Given a set of facts, it isn't always clear if something is legal or not. Hence, case law, and appeals and so on. Was obamacare illegal? It wasn't clear. A judgement has been made at this point, but to suggest it was an "objective" decision wouldn't be accurate. The supreme court judges could have just "decided" it was illegal if that was their opinion. Several did. The very existence of the supreme courts highlights the fact that the law is a subjective thing, there isn't some nice big leather bound book which you can just consult for every single situation and go "yep, ok, that's legal".
I see what you're saying, somebody has to decide what the law actually is. They do it in collaboration with a huge system of legal training, case law, appointment, election, and the opinions of other judges, but that a single person's opinion counts for so much does introduce subjectivity. Obama makes decisions, but half of us (or whatever) agreed that it was good for him to do so. We place a similar confidence in scientists.
I generally think of a continuum where 100% subjective means only you agree and 100% objective means everybody on the planet agrees. Questions of legality tend towards the objective side of the continuum, and questions of morality tend towards the subjective side. Very little is at either end of it. (Maybe ice cream is 98% objectively delicious or something.) It would have helped if I clarified this before just spitting out that laws != morals because objective != subjective.
No, I'm not saying that. I'm saying that right now, this very second, there are many things which may or may not be legal, it's uncertain. There are circumstances where (usually) companies will get legal advice from a top-tier firm, and that advice will be "we are not certain if this is legal or not", because there are no cases where this has been tested. This is more common than you might realize. It comes up often where new legislation is passed. Dodd-Frank introduced legislation and none of it had been tested in court and many banks didn't know if X was legal or not, because the legislation didn't explicitly say anything about X, but X might be covered under Y which is explicitly said to be legal or not. There are companies doing things right now and they aren't certain if what they are doing is legal.

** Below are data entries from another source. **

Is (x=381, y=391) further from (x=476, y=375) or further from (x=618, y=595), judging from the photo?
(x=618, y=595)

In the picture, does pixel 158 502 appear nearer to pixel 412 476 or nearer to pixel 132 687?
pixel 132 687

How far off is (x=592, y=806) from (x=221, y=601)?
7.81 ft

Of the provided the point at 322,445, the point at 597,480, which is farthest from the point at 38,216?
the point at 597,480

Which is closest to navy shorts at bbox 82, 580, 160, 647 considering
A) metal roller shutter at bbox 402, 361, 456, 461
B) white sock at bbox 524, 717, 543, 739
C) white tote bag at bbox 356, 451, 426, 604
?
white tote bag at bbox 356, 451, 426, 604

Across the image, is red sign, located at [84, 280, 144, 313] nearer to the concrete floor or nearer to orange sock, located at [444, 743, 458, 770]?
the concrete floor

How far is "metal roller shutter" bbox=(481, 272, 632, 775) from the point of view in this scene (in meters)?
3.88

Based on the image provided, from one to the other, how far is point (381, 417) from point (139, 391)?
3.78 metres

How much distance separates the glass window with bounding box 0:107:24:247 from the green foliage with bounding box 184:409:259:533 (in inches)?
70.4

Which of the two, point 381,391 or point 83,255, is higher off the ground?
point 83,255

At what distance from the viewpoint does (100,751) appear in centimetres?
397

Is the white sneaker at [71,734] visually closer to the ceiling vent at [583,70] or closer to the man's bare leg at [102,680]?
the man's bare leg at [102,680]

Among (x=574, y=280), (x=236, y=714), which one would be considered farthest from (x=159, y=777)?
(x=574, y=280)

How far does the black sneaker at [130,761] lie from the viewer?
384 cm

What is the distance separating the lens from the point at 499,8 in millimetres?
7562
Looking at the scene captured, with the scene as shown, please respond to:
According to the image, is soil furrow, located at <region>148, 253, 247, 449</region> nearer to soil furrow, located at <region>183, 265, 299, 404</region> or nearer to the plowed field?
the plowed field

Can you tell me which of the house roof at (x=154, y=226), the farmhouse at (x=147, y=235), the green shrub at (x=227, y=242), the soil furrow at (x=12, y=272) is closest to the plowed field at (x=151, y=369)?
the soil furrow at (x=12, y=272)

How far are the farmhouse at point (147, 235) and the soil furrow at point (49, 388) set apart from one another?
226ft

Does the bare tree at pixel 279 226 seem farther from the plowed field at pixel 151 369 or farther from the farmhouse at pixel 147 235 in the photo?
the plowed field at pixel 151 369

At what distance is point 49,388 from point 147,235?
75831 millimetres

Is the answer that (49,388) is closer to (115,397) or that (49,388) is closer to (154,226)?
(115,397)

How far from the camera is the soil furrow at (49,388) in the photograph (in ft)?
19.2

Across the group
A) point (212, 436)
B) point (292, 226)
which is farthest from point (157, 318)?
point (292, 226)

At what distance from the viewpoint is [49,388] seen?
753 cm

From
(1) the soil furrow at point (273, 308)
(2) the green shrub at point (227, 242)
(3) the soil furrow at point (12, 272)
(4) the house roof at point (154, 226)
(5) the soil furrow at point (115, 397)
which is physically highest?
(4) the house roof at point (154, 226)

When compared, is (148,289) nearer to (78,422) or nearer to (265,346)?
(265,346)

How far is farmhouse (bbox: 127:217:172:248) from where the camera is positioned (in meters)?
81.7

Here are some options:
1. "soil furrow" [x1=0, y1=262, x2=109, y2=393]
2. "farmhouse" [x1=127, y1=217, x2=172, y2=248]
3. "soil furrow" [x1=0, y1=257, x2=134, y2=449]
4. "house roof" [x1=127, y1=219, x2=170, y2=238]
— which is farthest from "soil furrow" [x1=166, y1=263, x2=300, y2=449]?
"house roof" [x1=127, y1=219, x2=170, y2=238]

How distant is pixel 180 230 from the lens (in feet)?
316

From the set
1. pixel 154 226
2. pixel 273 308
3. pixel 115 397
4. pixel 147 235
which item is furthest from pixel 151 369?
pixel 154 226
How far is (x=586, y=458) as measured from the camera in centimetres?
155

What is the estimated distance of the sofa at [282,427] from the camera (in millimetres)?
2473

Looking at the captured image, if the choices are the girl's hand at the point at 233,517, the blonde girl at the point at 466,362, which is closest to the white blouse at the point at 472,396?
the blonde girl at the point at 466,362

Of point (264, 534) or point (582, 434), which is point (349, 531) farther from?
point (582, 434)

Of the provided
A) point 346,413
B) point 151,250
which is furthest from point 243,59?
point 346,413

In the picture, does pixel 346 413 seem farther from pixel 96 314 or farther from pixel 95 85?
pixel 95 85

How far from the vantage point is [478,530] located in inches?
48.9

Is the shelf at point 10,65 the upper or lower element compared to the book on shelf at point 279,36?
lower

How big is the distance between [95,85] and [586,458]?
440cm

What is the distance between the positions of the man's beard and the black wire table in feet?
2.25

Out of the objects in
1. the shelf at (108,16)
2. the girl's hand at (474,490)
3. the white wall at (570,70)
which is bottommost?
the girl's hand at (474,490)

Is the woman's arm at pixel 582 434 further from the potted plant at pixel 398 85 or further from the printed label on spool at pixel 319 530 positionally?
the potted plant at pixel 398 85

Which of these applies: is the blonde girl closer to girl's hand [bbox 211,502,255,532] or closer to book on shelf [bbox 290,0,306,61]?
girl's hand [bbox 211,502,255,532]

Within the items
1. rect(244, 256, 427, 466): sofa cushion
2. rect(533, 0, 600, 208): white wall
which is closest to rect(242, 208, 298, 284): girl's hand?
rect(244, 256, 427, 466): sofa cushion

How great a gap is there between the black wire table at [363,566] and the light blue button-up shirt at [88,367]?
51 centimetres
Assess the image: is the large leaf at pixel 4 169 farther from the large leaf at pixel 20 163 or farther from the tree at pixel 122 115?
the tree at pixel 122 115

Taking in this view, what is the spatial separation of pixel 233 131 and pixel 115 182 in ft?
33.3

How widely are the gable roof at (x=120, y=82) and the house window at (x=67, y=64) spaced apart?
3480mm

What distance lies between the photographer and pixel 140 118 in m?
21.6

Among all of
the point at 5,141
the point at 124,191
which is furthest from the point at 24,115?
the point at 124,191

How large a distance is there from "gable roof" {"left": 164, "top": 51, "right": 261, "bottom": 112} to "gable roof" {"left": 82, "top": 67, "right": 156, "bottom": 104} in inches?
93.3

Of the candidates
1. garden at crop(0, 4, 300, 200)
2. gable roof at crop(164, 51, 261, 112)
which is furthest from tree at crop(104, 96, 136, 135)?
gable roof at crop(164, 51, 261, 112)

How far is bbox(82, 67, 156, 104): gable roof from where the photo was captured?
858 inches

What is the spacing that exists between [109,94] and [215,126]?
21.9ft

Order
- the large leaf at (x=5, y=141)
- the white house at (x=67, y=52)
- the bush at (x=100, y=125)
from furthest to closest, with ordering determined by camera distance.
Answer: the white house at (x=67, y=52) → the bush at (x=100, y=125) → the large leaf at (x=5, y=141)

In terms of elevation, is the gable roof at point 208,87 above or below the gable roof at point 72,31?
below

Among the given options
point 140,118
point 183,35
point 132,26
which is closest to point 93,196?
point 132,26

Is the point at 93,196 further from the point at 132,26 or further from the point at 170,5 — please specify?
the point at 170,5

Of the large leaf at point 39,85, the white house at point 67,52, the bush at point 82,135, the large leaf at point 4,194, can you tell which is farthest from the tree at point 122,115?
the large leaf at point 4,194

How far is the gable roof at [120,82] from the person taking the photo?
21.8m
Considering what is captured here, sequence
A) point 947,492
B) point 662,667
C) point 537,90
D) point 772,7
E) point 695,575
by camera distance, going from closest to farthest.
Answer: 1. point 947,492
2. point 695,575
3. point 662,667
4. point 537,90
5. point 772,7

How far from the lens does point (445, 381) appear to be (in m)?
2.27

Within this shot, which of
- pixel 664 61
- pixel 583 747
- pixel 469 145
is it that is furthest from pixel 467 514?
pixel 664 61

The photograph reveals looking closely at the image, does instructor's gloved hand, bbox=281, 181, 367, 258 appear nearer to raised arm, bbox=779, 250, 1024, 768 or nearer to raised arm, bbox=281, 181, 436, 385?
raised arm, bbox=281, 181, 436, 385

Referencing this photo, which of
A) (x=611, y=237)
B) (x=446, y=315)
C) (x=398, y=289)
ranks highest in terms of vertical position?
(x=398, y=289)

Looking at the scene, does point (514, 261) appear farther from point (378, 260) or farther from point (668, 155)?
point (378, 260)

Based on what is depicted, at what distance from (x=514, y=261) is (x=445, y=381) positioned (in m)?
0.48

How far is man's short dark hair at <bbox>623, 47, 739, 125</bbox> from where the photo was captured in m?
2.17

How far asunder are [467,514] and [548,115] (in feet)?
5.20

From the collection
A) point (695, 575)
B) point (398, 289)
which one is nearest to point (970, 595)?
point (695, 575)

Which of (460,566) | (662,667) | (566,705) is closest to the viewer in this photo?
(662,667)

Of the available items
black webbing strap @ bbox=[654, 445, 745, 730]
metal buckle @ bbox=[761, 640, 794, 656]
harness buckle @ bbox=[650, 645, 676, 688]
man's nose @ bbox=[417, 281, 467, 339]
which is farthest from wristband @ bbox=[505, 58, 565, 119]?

Your personal opinion about whether a piece of untested legislation is good or bad according to your own morals/values/ethics is more subjective than a judge's legal opinion about what that legislation means in terms of regulating behavior in accordance with everything else in the legal system.
Okay, so compare and contrast with science. Is it fair to say that murder is to Dodd-Frank what classical mechanics is to string theory? By the way, thanks for the discussion so far.
I don't know. Classical mechanics is useful but has proven to be wrong in various places, I don't know how useful string theory is but, at least to my knowledge, it has never been proven wrong. Whether a set of facts adds up to "murder" is debatable and what is and is not legal under Dodd-Frank is also debatable.